The spotlight was shone on Christian symbols when Soile Lautsi objected to the crucifixes on the walls of the classrooms of Italian state schools. In 2011, the court ruled that the crucifix was “above all a religious symbol”. However, the decision “whether or not to perpetuate a tradition” was a matter for the Italian state. The preponderant visibility given to Christianity was not enough to prove indoctrination.
The court noted that the crucifix is “an essentially passive symbol” that “cannot be deemed to have an influence… comparable to didactic speech or participation in religious activities”.
The differing approach in these cases is explained by the margin of appreciation doctrine. This commands a softly-softly approach in sensitive cases involving religion.
Therefore, Strasbourg will defer to Turkey when it claims it must ban headscarves to maintain a stable secular state, and similarly accept Italy’s position that the display of crucifixes in state classrooms is a vital tradition.
Here in Ireland, Kerry County Council’s vote to display a crucifix in the council chamber is being referred to the Equality Authority after Atheist Ireland says the placement of a cross in a council chamber represents the promotion of the supremacy of one religion over other religions and none.
However, broad protection for veiling bans has been articulated in defence of secularism, gender equality, and most recently “living together”. Meanwhile, crosses have been described as discreet and passive; their display traditional.
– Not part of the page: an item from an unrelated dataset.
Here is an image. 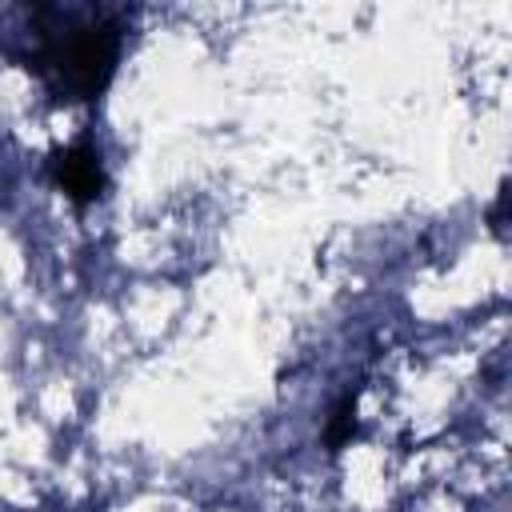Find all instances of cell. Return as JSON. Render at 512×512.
I'll return each instance as SVG.
<instances>
[{"instance_id": "cell-2", "label": "cell", "mask_w": 512, "mask_h": 512, "mask_svg": "<svg viewBox=\"0 0 512 512\" xmlns=\"http://www.w3.org/2000/svg\"><path fill=\"white\" fill-rule=\"evenodd\" d=\"M44 172H48L52 188H60L76 208H88V204L104 200V192H108L104 156H100V144L92 140V132H84L72 144L48 152Z\"/></svg>"}, {"instance_id": "cell-1", "label": "cell", "mask_w": 512, "mask_h": 512, "mask_svg": "<svg viewBox=\"0 0 512 512\" xmlns=\"http://www.w3.org/2000/svg\"><path fill=\"white\" fill-rule=\"evenodd\" d=\"M4 52L40 76L52 100L92 104L108 92L132 8L100 0H24Z\"/></svg>"}, {"instance_id": "cell-3", "label": "cell", "mask_w": 512, "mask_h": 512, "mask_svg": "<svg viewBox=\"0 0 512 512\" xmlns=\"http://www.w3.org/2000/svg\"><path fill=\"white\" fill-rule=\"evenodd\" d=\"M352 436H356V388H348L332 404V412L324 420V444H328V452H340Z\"/></svg>"}]
</instances>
Inevitably, these statements may be construed by some as revealing an Occidental Christian bias in favour of the familiar, and the Court ought to be vigilant to avoid even an unconscious endorsement of Islamophobia.
The discrimination analysis in the veiling decisions is worryingly absent. France argued that the ban was not expressly based on the religious connotation of the clothing in question, but solely on the fact that it concealed the face.
However, Islam entails dress requirements which Christianity does not, and an apparently neutral measure is less so when one considers that veils are, per se, conspicuous and concealing, whereas crosses worn around the neck can remain discreet.
Therefore, Muslims, already a minority in France, are placed at a particular disadvantage.
There is no veiling legislation in Ireland. Government recommendations issued in September 2008 suggested that decisions regarding school uniforms are a matter for each individual school.
The latest decision of the court gives a green light for restrictive clothing laws. It remains to be seen which states will take on that mantle.